> TO DO:
Copy out the rows below, substituting "suspended cord" for every occurrence of "hanging string" and leaving everything else unchanged.

> SUPPLIED RECORDS:
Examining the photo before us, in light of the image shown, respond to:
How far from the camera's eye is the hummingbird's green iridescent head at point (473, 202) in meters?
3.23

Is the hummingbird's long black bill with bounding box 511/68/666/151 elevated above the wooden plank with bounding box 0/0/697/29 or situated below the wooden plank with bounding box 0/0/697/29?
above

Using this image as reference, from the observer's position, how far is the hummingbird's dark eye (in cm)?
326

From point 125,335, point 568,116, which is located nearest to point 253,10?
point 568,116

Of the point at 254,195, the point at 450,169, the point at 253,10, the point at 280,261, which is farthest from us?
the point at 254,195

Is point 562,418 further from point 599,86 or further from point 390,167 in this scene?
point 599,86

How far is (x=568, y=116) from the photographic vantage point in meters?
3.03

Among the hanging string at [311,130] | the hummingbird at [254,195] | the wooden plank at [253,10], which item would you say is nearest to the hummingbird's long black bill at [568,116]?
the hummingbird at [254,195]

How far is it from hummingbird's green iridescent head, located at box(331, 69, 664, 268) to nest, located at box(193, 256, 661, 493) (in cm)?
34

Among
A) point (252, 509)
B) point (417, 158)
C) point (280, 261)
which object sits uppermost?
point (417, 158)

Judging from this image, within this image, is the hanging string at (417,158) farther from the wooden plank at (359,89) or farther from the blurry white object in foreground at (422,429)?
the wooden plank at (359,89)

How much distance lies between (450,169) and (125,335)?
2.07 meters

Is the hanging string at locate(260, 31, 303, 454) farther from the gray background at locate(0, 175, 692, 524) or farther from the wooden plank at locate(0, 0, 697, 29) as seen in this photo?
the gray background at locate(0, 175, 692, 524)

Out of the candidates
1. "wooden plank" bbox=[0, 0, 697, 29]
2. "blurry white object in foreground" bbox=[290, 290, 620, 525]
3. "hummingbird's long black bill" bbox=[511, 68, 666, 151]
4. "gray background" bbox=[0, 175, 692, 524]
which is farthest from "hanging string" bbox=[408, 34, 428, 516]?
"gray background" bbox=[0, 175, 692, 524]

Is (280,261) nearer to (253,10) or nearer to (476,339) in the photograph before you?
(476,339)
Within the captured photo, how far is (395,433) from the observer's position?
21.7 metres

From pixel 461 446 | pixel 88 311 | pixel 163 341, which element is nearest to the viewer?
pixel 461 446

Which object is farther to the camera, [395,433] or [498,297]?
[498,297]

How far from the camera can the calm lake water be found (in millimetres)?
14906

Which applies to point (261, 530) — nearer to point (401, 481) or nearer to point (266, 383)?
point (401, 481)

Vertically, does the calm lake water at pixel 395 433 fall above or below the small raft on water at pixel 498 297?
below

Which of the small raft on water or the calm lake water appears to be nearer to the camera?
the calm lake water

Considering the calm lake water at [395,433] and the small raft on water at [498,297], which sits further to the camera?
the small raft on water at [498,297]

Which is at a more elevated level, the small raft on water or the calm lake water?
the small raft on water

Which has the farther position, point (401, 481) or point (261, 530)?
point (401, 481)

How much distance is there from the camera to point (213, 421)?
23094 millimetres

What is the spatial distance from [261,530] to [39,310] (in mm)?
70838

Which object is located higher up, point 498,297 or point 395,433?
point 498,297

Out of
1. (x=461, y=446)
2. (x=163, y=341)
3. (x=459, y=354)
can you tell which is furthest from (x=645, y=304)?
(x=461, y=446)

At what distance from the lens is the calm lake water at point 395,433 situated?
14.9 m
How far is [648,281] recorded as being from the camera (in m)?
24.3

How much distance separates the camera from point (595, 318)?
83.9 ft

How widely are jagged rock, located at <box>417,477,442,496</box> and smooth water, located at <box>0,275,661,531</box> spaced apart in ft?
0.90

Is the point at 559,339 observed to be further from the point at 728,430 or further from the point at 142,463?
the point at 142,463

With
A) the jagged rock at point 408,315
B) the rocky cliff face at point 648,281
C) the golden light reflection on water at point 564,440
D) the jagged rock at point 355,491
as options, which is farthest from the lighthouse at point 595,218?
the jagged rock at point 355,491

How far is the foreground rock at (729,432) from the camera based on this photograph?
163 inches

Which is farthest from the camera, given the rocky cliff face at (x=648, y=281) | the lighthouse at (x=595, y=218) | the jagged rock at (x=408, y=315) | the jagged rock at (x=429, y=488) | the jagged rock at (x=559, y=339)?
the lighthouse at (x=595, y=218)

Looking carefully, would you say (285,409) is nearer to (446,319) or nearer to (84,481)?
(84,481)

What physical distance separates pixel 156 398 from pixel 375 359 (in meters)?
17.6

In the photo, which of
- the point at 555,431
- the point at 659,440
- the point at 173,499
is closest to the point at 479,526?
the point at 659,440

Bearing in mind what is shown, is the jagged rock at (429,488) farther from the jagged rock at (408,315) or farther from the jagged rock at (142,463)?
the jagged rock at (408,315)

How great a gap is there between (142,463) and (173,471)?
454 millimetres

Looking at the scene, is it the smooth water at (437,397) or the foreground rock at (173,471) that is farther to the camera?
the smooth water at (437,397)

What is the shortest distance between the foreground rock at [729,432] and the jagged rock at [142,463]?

> OUTPUT OF THE TASK:
Examining the photo before us, in light of the image shown, respond to:
How far from the camera's eye is the hummingbird's green iridescent head at point (473, 202) in meters?
3.23

Is the hummingbird's long black bill with bounding box 511/68/666/151 elevated above the wooden plank with bounding box 0/0/697/29 or situated below the wooden plank with bounding box 0/0/697/29?
above

Using this image as reference, from the observer's position, how far is the hummingbird's dark eye (in cm)?
326

From point 125,335, point 568,116, which is located nearest to point 253,10?
point 568,116

Of the point at 254,195, the point at 450,169, the point at 253,10, the point at 280,261, which is farthest from us?
the point at 254,195

Is point 562,418 further from point 599,86 or further from point 390,167 in this scene?
point 599,86

How far is (x=568, y=116) from the photographic vantage point in meters?
3.03

Among the suspended cord at [311,130] | the hummingbird at [254,195] | the wooden plank at [253,10], which item would you say is nearest to the hummingbird's long black bill at [568,116]?
the hummingbird at [254,195]

How far is it from hummingbird's green iridescent head, located at box(331, 69, 664, 268) to nest, located at box(193, 256, 661, 493) (in cm)?
34

Among
A) point (252, 509)
B) point (417, 158)
C) point (280, 261)
which object sits uppermost?
point (417, 158)

Judging from this image, within this image, is the suspended cord at (417,158) farther from the wooden plank at (359,89) or farther from the blurry white object in foreground at (422,429)?
the wooden plank at (359,89)

How much distance lies between (450,169) and (125,335)?
2.07 meters

Is the suspended cord at locate(260, 31, 303, 454) farther from the gray background at locate(0, 175, 692, 524) or farther from the wooden plank at locate(0, 0, 697, 29) as seen in this photo?
the gray background at locate(0, 175, 692, 524)

Out of the candidates
1. "wooden plank" bbox=[0, 0, 697, 29]
2. "blurry white object in foreground" bbox=[290, 290, 620, 525]
3. "hummingbird's long black bill" bbox=[511, 68, 666, 151]
4. "gray background" bbox=[0, 175, 692, 524]
which is farthest from "suspended cord" bbox=[408, 34, 428, 516]?
"gray background" bbox=[0, 175, 692, 524]

Is (280,261) nearer to (253,10) or nearer to (476,339) in the photograph before you?
(476,339)
Within the captured photo, how far is (395,433) from the observer's position?
21.7 metres

From pixel 461 446 | pixel 88 311 | pixel 163 341, which element is nearest to the viewer?
pixel 461 446

Which object is farther to the camera, [395,433] or [498,297]?
[498,297]

How far from the camera can the calm lake water be found (in millimetres)?
14906

Which applies to point (261, 530) — nearer to point (401, 481) or nearer to point (266, 383)?
point (401, 481)

Vertically, does the calm lake water at pixel 395 433 fall above or below the small raft on water at pixel 498 297?
below

Which of the small raft on water or the calm lake water appears to be nearer to the camera?
the calm lake water

Considering the calm lake water at [395,433] and the small raft on water at [498,297], which sits further to the camera?
the small raft on water at [498,297]

Which is at a more elevated level, the small raft on water or the calm lake water?
the small raft on water

Which has the farther position, point (401, 481) or point (261, 530)?
point (401, 481)

How much distance is there from the camera to point (213, 421)?
23094 millimetres

What is the spatial distance from [261,530] to [39,310] (in mm)?
70838

Which object is located higher up, point 498,297 or point 395,433?
point 498,297

Out of
1. (x=461, y=446)
2. (x=163, y=341)
3. (x=459, y=354)
can you tell which is furthest from (x=645, y=304)?
(x=461, y=446)

At what distance from the lens is the calm lake water at point 395,433 situated?
14.9 m
How far is [648,281] recorded as being from the camera (in m)?
24.3

How much distance separates the camera from point (595, 318)?
83.9 ft

How widely are jagged rock, located at <box>417,477,442,496</box> and smooth water, located at <box>0,275,661,531</box> spaced apart in ft?
0.90

Is the point at 559,339 observed to be further from the point at 728,430 or further from the point at 142,463?
the point at 142,463

With
A) the jagged rock at point 408,315
B) the rocky cliff face at point 648,281
C) the golden light reflection on water at point 564,440
D) the jagged rock at point 355,491
as options, which is farthest from the lighthouse at point 595,218?
the jagged rock at point 355,491

How far is the foreground rock at (729,432) from the camera based on this photograph?
163 inches

Which is farthest from the camera, given the rocky cliff face at (x=648, y=281) | the lighthouse at (x=595, y=218) | the jagged rock at (x=408, y=315) | the jagged rock at (x=429, y=488) | the jagged rock at (x=559, y=339)?
the lighthouse at (x=595, y=218)

Looking carefully, would you say (285,409) is nearer to (446,319) or nearer to (84,481)?
(84,481)

What physical distance separates pixel 156 398 from pixel 375 359 (in meters)?
17.6

In the photo, which of
- the point at 555,431
- the point at 659,440
- the point at 173,499
is closest to the point at 479,526?
the point at 659,440

Bearing in mind what is shown, is the jagged rock at (429,488) farther from the jagged rock at (408,315) or farther from the jagged rock at (142,463)?
the jagged rock at (408,315)

How great a gap is there between (142,463) and (173,471)?
454 millimetres

Looking at the scene, is it the smooth water at (437,397) or the foreground rock at (173,471) that is farther to the camera?
the smooth water at (437,397)

What is the shortest distance between the foreground rock at [729,432] and the jagged rock at [142,463]?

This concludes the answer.